╭─ ENTRIES PROVIDED

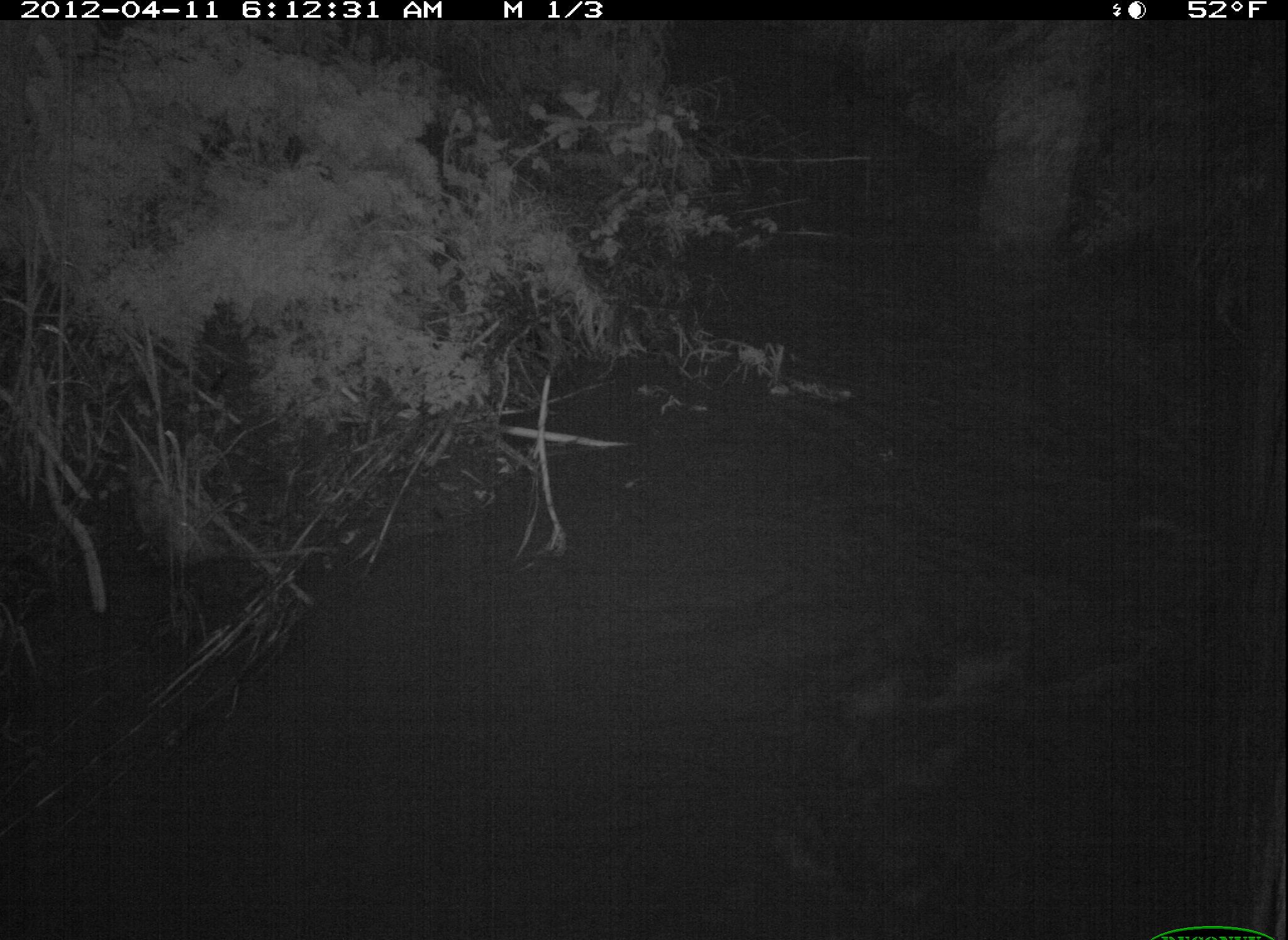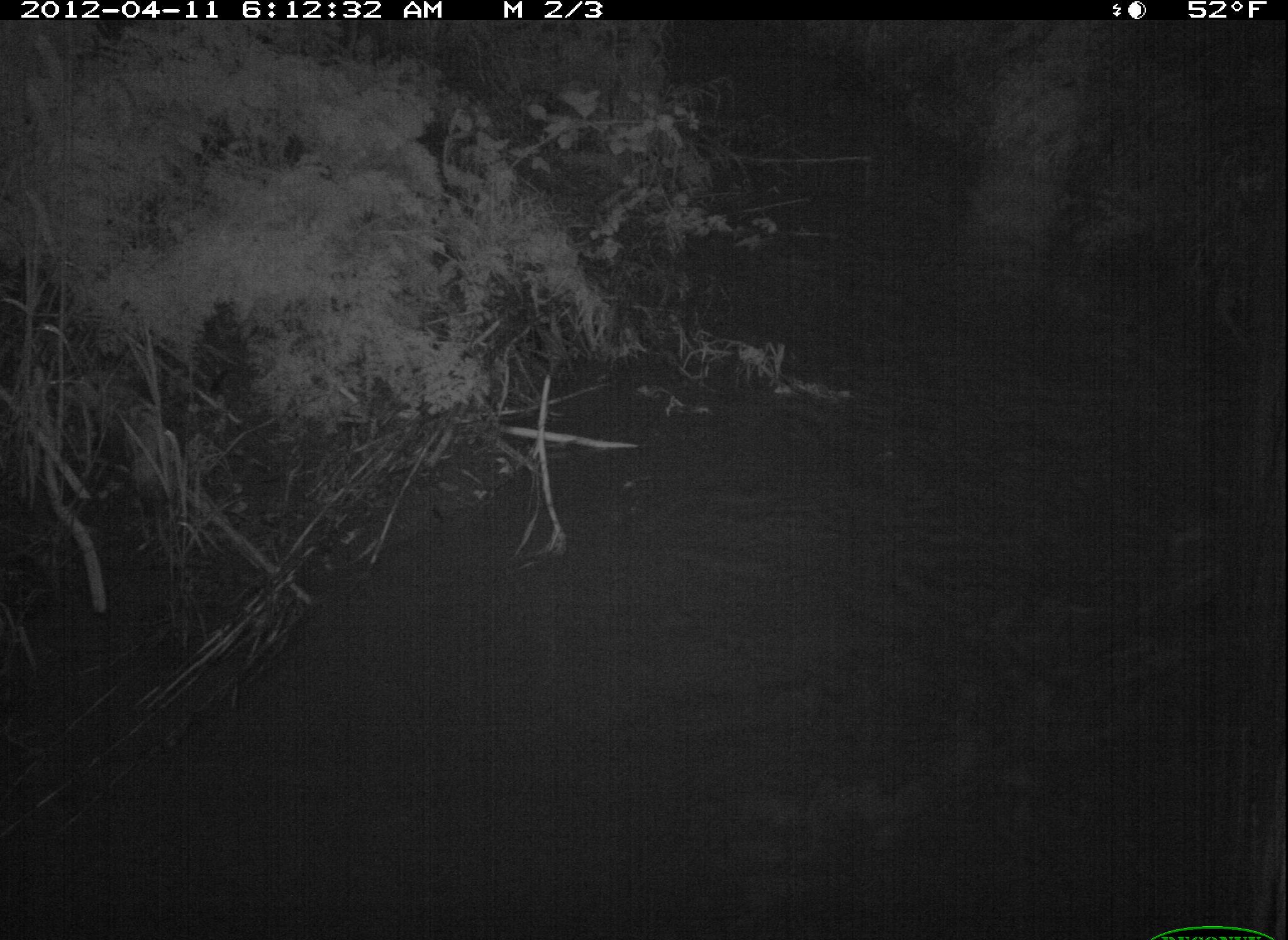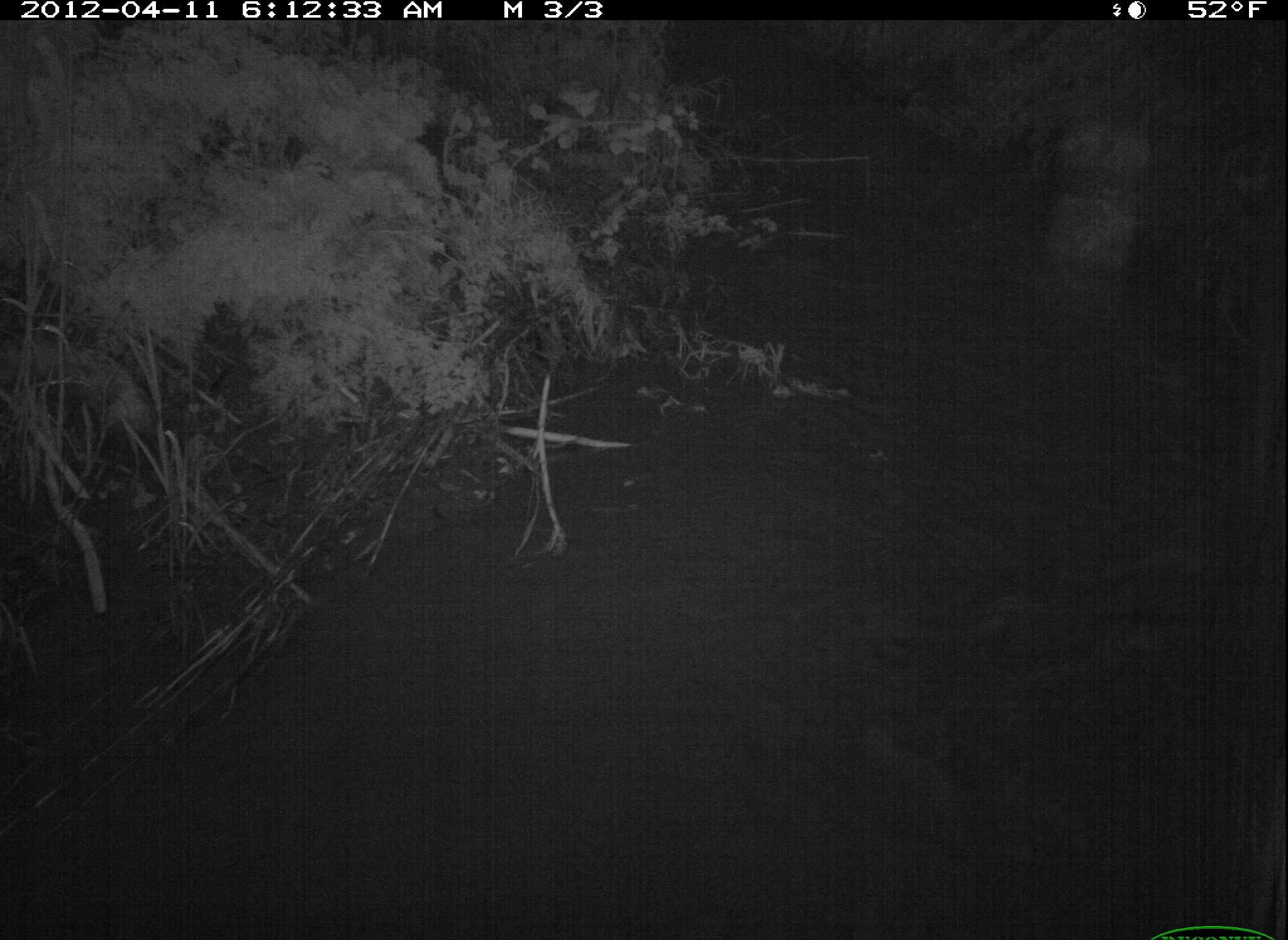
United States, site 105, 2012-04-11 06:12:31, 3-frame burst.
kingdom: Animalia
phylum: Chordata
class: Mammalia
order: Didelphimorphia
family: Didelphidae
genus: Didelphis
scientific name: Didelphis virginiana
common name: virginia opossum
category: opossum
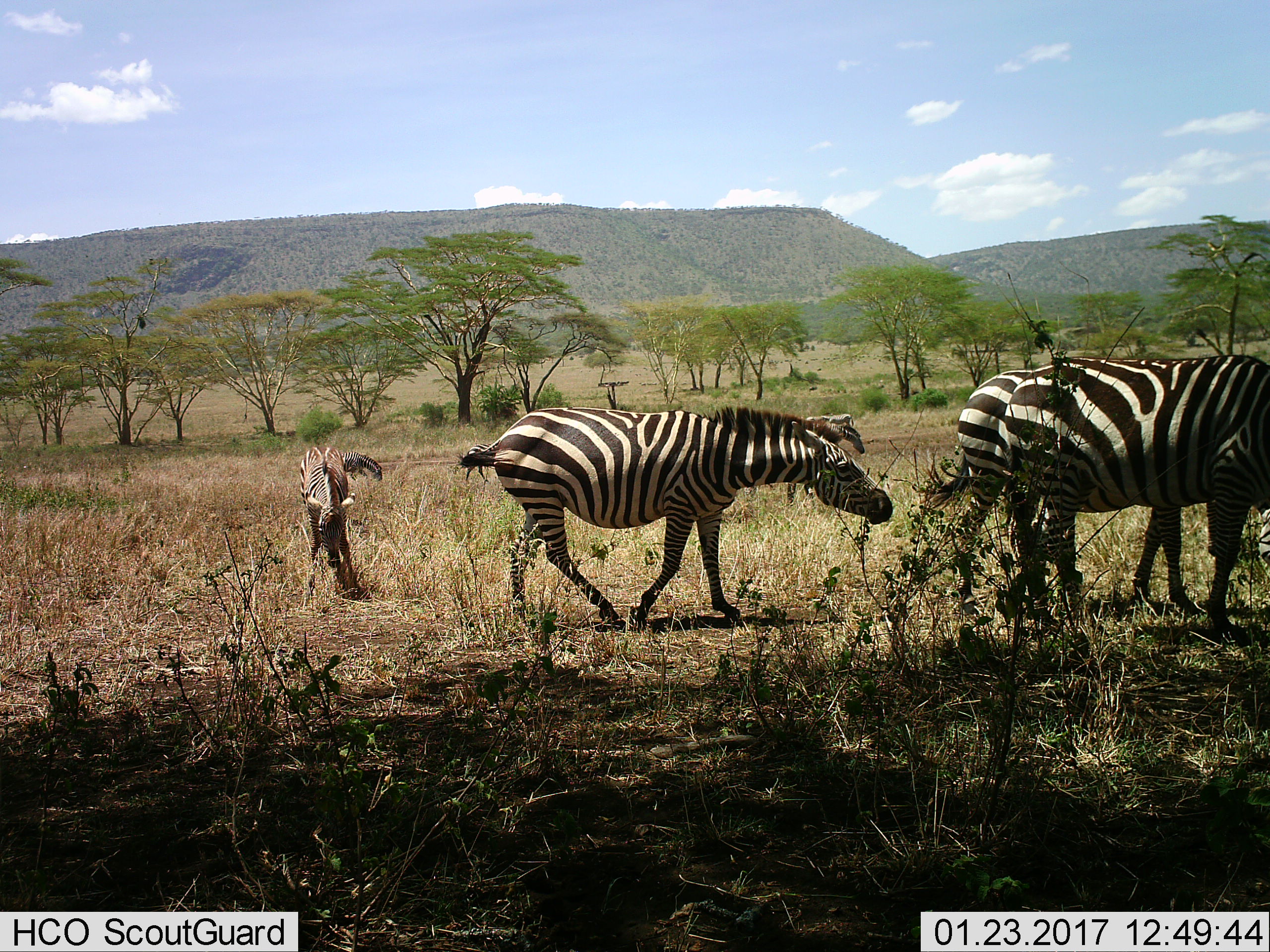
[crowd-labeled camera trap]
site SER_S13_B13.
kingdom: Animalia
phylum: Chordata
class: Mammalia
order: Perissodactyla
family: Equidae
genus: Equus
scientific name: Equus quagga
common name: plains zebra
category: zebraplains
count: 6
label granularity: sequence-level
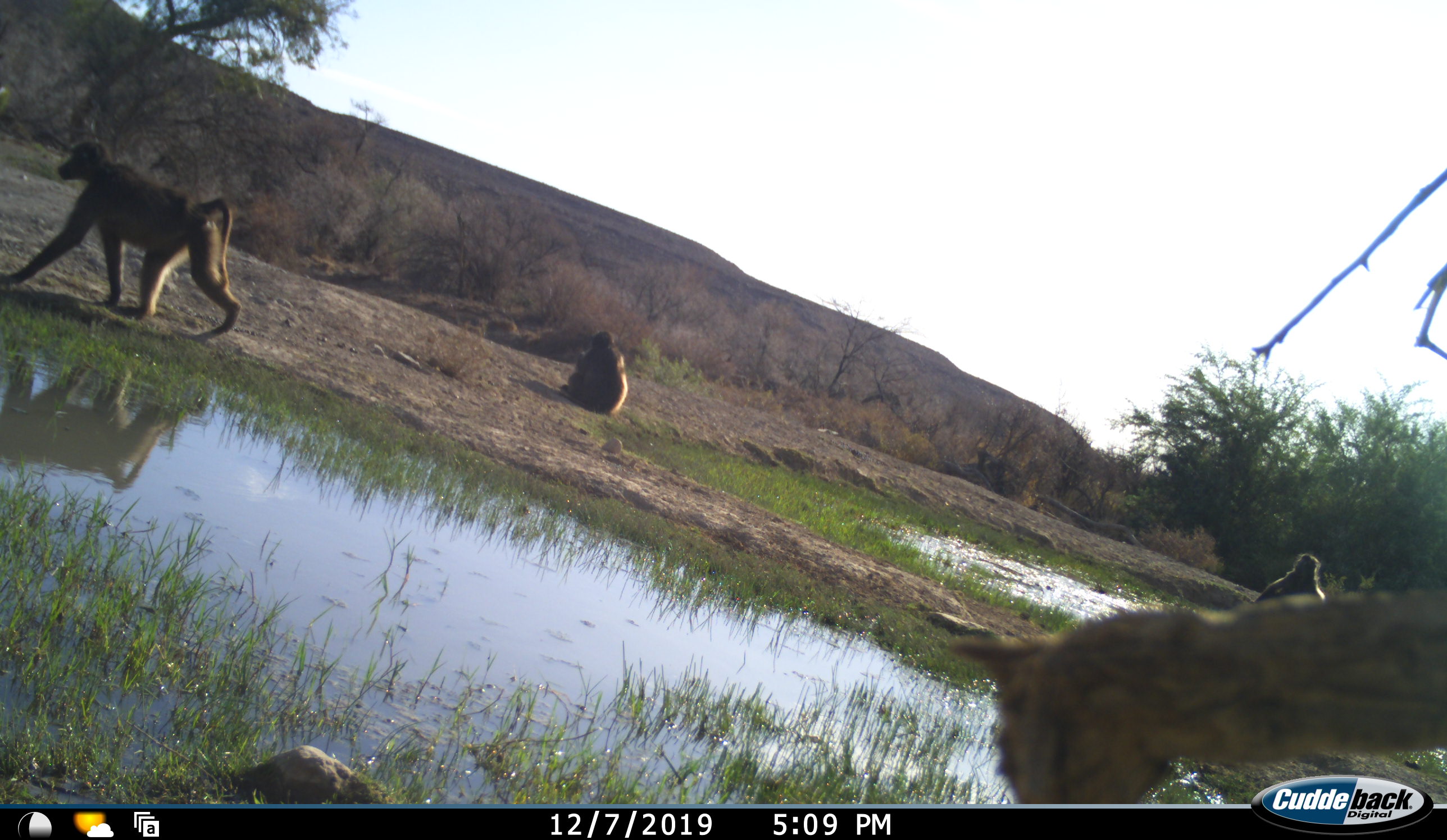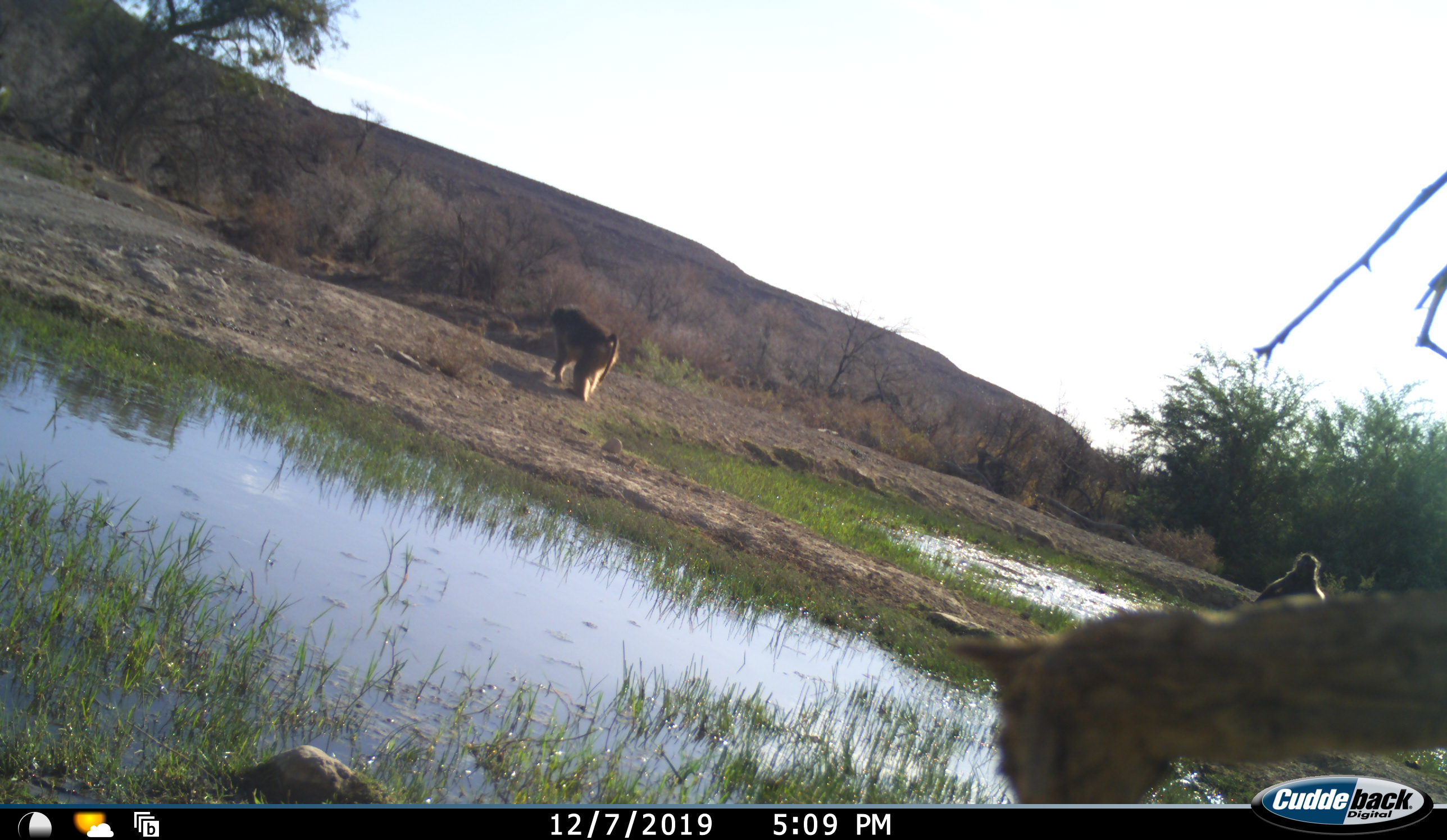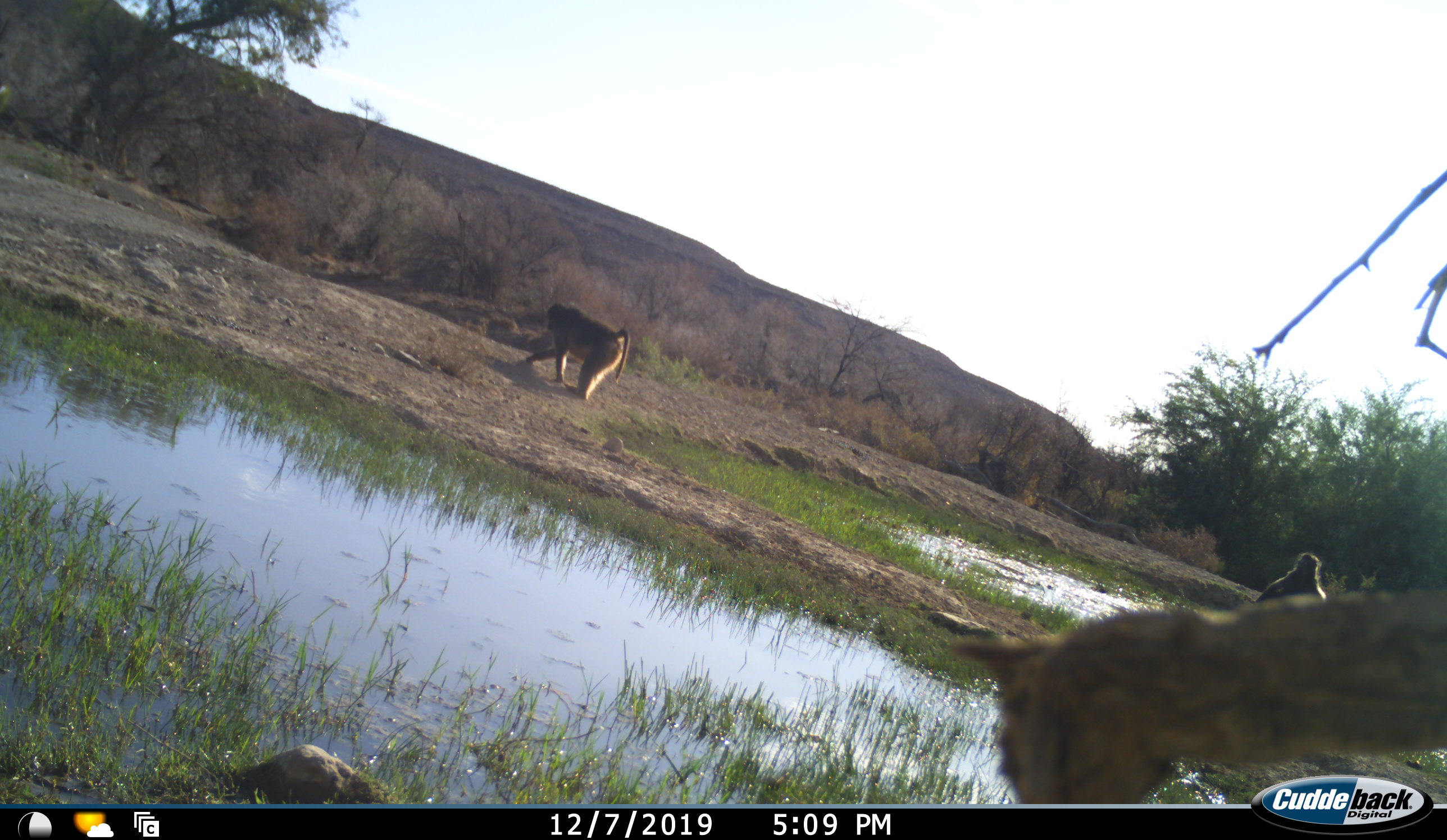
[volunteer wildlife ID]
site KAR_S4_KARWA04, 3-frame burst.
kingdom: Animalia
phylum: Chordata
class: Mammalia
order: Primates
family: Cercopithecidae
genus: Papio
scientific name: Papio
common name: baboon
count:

╰─

Transcribe the material above word for word; images do not belong in the copy.

- **ANSWER TO THIS PROBLEM**:
United States, site 105, 2012-04-11 06:12:31, 3-frame burst.
kingdom: Animalia
phylum: Chordata
class: Mammalia
order: Didelphimorphia
family: Didelphidae
genus: Didelphis
scientific name: Didelphis virginiana
common name: virginia opossum
category: opossum
[crowd-labeled camera trap]
site SER_S13_B13.
kingdom: Animalia
phylum: Chordata
class: Mammalia
order: Perissodactyla
family: Equidae
genus: Equus
scientific name: Equus quagga
common name: plains zebra
category: zebraplains
count: 6
label granularity: sequence-level
[volunteer wildlife ID]
site KAR_S4_KARWA04, 3-frame burst.
kingdom: Animalia
phylum: Chordata
class: Mammalia
order: Primates
family: Cercopithecidae
genus: Papio
scientific name: Papio
common name: baboon
count:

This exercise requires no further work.